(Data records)
>>>>
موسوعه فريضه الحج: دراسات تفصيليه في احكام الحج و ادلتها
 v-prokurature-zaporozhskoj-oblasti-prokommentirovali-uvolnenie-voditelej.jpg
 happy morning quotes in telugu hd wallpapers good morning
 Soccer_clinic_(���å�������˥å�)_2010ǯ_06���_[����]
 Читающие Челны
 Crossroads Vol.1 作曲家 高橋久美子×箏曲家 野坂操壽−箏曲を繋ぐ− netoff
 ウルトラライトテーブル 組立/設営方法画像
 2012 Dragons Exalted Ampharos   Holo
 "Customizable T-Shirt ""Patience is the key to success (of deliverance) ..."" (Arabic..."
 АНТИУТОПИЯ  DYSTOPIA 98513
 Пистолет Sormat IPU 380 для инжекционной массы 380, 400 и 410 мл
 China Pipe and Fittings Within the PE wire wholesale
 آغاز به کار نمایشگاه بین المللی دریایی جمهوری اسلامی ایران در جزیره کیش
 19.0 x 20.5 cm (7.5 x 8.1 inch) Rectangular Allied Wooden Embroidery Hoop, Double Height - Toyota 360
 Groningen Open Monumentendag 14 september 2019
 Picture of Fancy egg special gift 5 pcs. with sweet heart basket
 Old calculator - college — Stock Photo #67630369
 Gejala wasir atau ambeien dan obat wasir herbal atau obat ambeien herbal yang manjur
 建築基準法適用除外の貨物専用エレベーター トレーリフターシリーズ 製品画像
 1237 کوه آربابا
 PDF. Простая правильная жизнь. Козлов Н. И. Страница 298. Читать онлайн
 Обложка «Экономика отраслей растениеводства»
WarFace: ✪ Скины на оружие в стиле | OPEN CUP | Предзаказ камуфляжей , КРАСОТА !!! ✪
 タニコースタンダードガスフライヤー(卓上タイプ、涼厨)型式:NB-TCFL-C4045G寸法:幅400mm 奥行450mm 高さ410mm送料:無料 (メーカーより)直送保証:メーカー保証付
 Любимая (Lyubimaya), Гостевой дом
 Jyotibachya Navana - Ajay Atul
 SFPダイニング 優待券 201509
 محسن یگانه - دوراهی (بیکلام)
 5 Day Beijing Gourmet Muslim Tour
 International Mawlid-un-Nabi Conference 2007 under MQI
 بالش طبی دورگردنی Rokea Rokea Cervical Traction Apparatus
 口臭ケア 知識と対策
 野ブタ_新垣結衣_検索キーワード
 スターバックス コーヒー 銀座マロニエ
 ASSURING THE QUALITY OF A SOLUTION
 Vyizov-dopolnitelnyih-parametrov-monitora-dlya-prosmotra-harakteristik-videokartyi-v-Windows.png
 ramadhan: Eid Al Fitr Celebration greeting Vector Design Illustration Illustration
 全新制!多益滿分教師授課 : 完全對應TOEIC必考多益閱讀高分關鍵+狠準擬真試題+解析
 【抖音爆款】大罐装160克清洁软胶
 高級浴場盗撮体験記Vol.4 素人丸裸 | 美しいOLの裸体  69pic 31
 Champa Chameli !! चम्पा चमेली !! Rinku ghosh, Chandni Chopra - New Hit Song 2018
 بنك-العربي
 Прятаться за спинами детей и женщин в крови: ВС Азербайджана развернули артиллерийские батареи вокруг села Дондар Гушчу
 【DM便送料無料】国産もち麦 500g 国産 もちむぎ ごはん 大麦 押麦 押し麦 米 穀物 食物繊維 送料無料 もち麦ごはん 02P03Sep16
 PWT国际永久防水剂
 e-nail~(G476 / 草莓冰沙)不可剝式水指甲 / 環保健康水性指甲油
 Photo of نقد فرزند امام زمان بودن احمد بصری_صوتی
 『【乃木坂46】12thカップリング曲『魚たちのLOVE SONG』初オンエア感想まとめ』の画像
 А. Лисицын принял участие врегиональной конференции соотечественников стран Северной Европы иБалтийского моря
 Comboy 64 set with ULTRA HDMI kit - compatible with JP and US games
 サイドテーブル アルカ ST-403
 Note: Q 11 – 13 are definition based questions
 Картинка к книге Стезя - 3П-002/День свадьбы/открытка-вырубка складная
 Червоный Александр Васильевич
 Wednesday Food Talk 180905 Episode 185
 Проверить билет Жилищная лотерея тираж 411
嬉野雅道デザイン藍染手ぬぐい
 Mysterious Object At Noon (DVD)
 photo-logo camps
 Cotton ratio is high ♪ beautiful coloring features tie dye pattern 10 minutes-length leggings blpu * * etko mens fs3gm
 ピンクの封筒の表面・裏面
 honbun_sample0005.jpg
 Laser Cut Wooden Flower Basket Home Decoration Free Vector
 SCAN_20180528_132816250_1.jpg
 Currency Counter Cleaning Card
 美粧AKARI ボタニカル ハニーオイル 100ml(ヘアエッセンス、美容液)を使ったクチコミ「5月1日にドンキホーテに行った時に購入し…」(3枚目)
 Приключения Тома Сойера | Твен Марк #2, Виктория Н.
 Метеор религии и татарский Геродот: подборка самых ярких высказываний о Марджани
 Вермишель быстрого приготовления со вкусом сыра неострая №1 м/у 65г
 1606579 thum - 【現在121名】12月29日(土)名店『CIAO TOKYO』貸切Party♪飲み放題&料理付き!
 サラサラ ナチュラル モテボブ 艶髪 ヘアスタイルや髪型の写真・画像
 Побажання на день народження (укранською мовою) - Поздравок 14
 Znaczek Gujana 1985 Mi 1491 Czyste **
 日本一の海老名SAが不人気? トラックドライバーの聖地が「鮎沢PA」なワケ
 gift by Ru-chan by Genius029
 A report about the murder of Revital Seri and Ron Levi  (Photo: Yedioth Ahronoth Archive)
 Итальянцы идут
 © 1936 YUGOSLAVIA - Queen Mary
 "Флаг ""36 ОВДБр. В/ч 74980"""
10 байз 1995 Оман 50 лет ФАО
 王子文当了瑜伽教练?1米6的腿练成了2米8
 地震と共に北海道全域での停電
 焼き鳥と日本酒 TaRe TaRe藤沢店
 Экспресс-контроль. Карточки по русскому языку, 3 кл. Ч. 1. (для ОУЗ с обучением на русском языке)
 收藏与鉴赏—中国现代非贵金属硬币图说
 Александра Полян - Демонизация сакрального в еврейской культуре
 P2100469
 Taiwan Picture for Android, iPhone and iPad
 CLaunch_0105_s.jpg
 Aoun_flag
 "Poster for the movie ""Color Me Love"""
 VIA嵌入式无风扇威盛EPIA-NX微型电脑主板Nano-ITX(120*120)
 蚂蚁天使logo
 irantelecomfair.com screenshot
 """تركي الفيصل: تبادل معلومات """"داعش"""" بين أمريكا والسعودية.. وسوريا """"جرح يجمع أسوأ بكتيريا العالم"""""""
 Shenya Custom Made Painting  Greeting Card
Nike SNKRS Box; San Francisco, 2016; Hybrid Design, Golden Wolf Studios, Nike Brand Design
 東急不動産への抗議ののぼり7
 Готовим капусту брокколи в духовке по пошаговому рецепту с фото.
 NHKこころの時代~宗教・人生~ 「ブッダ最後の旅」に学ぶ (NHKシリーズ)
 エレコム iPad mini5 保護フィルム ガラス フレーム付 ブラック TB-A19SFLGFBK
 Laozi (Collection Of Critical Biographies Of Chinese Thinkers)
<<<<
◆ How to complete this task
Search the records above for the string "Card". Copy every line that contains it.

◆ Solution to the exercise
 Currency Counter Cleaning Card
 Shenya Custom Made Painting  Greeting Card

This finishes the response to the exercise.